One more note on National Gas Pipeline Co. v. Justiss is appropriate. The Texas Supreme Court held that the landowners had failed to present admissible evidence that the permanent nuisance caused by the defendant had diminished the value of their property. Normally, the loss of such a “no-evidence” point leads to the appellate court reversing the judgment and rendering judgment for the defendant. The Texas Supreme Court, however, did not render judgment. It remanded the case for a new trial, reasoning that the prior jurisprudence may have misled the landowners into believing that their damages evidence was sufficient.

Thus, instead of being tossed out of court, plaintiffs were provided a second opportunity—with a roadmap opinion from the Supreme Court–indicating how their damages should be proved up. While the landowners may have preferred a recovery under the first verdict, the chance for a “do‑over” provided an important consolation prize.
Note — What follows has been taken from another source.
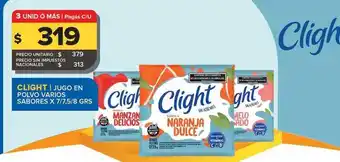 Carrefour Maxi Clight - jugo en polvo oferta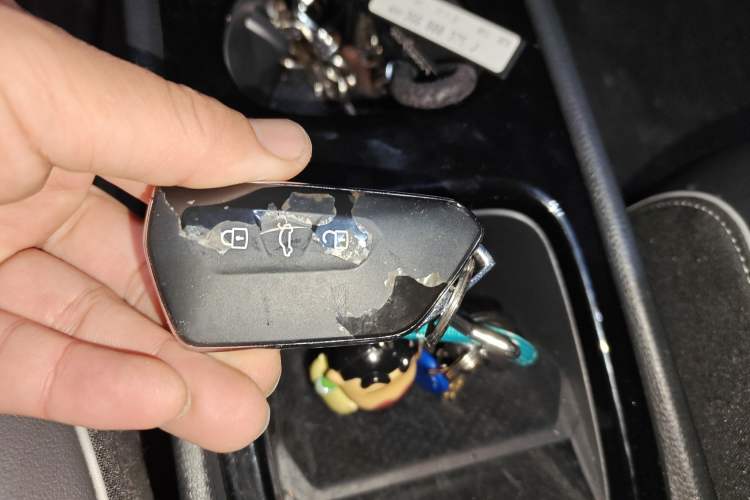 Used Volkswagen ID.3 2024 Outstanding Edition Vehicle Key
This result raises questions for appellate advocates. Should the appellee be prepared to argue for a remand as a fall-back position? This is psychologically difficult. The party has already won the trial and obtained the judgment. Arguing for a remand in the event the appellate court believes the case should be reversed may seem unduly passive or negative. Nevertheless, if the case appears reasonably close and the appellant’s position seeks to change existing law, clarify a substantial ambiguity in the law, or resolve a conflict existing in the lower courts, appellees should consider mentioning remand as an alternative case resolution.

By the same token, appellants seeking a rendition of judgment should consider whether the appellate court may consider a remand and, if so, present arguments to preempt such a remedy. The appellant might wish to emphasize that the underlying law was clear and the appellee was warned in advance that its evidence would be insufficient. Appellants might also point out that the age of the case or the situations of the parties make remand for new trial an unsatisfactory remedy.